PAVING stone maker Marshalls today said sales were under more pressure in a tough trading climate as annual profits fell by almost half.
The Huddersfield-based firm said: "The overall demand outlook remains uncertain with current sales volumes continuing to reduce."
Marshalls, whose pre-tax profits fell 46% to £22.5 million during 2008, is also slashing dividend payouts to conserve cash.
In January the firm said it planned to close two concrete plants at Llay in North Wales and Hambrook in West Sussex and cut costs at its consumer arm, putting a total of 135 jobs at risk.
Last year Marshalls also closed concrete factories in Cannock,Staffordshire, and Sawley in Nottinghamshire.
Marshalls' public sector and commercial arm - which accounts for around 59% of revenues - has better visibility, but domestic markets are still weak.
The firm expects a clearer picture of prospects for the year following Easter, although the division - which saw like-for-like sales fall 15% last year - is still at a low ebb.
Chief executive Graham Holden said: "Low consumer confidence continues to impact the domestic market, and the short term winter weather conditions and the actions of distributors to reduce their inventories is distorting the underlying picture further."
But Marshalls is the biggest player in the domestic driveway and patio market - targeting a potential 8.9 million homes.

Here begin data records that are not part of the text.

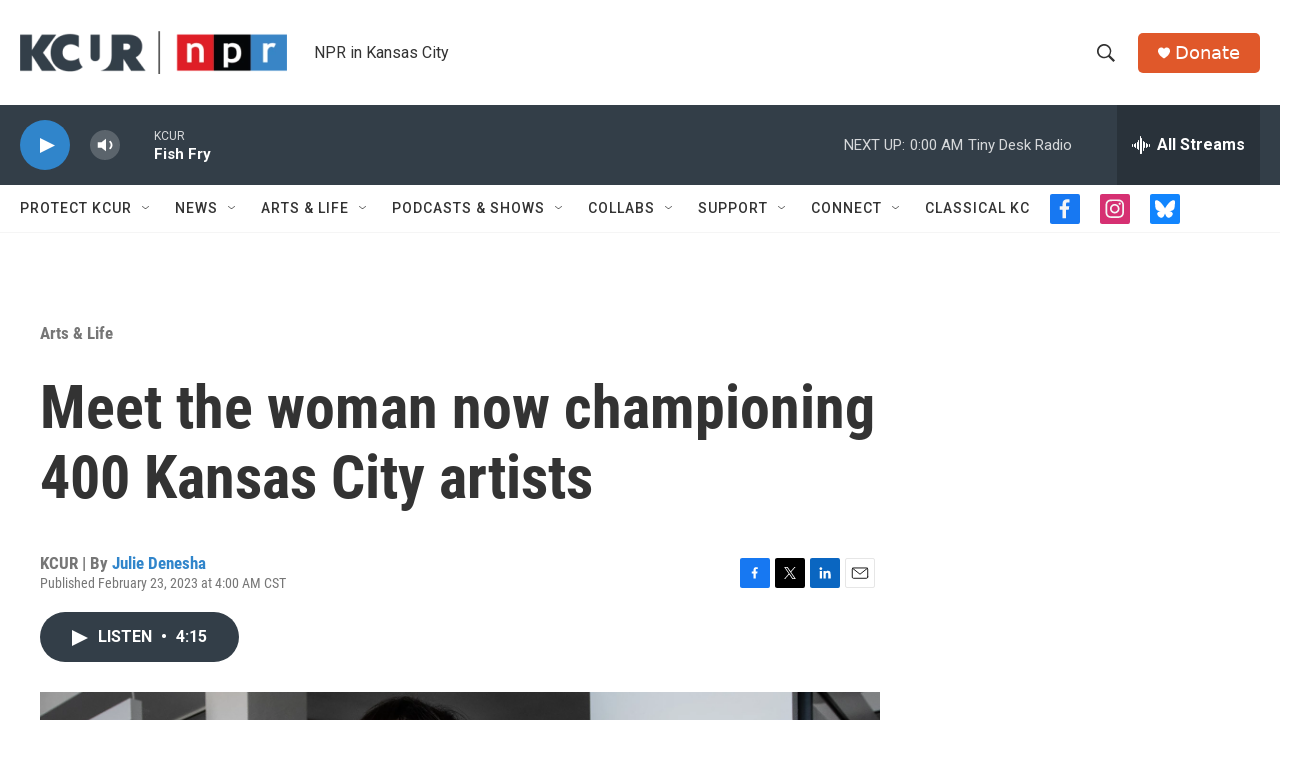

--- FILE ---
content_type: text/html; charset=utf-8
request_url: https://www.google.com/recaptcha/api2/aframe
body_size: 268
content:
<!DOCTYPE HTML><html><head><meta http-equiv="content-type" content="text/html; charset=UTF-8"></head><body><script nonce="qN-ohPAQ9NoYl3Wd7_5kWg">/** Anti-fraud and anti-abuse applications only. See google.com/recaptcha */ try{var clients={'sodar':'https://pagead2.googlesyndication.com/pagead/sodar?'};window.addEventListener("message",function(a){try{if(a.source===window.parent){var b=JSON.parse(a.data);var c=clients[b['id']];if(c){var d=document.createElement('img');d.src=c+b['params']+'&rc='+(localStorage.getItem("rc::a")?sessionStorage.getItem("rc::b"):"");window.document.body.appendChild(d);sessionStorage.setItem("rc::e",parseInt(sessionStorage.getItem("rc::e")||0)+1);localStorage.setItem("rc::h",'1768618078095');}}}catch(b){}});window.parent.postMessage("_grecaptcha_ready", "*");}catch(b){}</script></body></html>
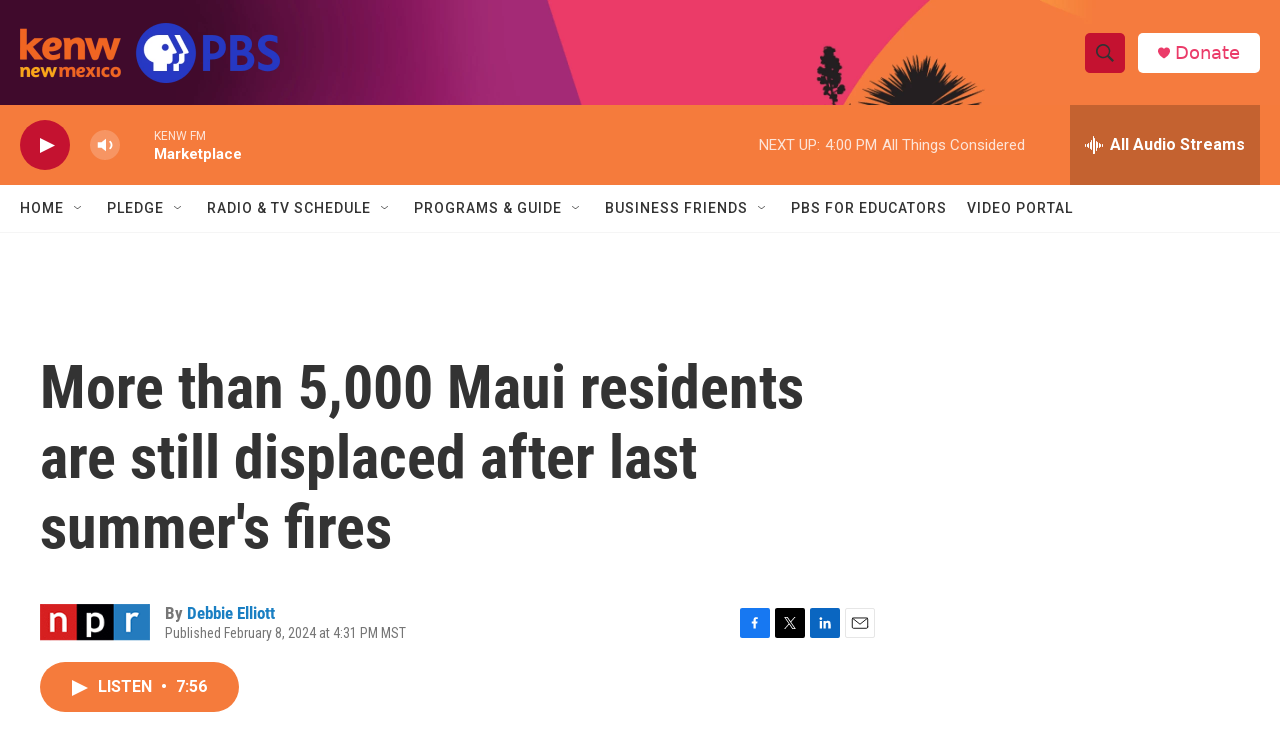

--- FILE ---
content_type: text/html; charset=utf-8
request_url: https://www.google.com/recaptcha/api2/aframe
body_size: 265
content:
<!DOCTYPE HTML><html><head><meta http-equiv="content-type" content="text/html; charset=UTF-8"></head><body><script nonce="IEZyv2q-lYc5xPsgEYoIcg">/** Anti-fraud and anti-abuse applications only. See google.com/recaptcha */ try{var clients={'sodar':'https://pagead2.googlesyndication.com/pagead/sodar?'};window.addEventListener("message",function(a){try{if(a.source===window.parent){var b=JSON.parse(a.data);var c=clients[b['id']];if(c){var d=document.createElement('img');d.src=c+b['params']+'&rc='+(localStorage.getItem("rc::a")?sessionStorage.getItem("rc::b"):"");window.document.body.appendChild(d);sessionStorage.setItem("rc::e",parseInt(sessionStorage.getItem("rc::e")||0)+1);localStorage.setItem("rc::h",'1770072559593');}}}catch(b){}});window.parent.postMessage("_grecaptcha_ready", "*");}catch(b){}</script></body></html>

The firm said its cost-cutting moves, which also involve scaling back capital spending by around half, would help it weather the storm and leave it well-set for an upturn.
As the credit crunch hits first-time buyers and brings housebuilding to a virtual standstill, Marshalls' installers said they had noticed trends towards older customers and the 'Don't Move, Improve' market.
The company, which is the current sponsor of the Chelsea Flower Show, is also involved in projects for the London 2012 Olympics.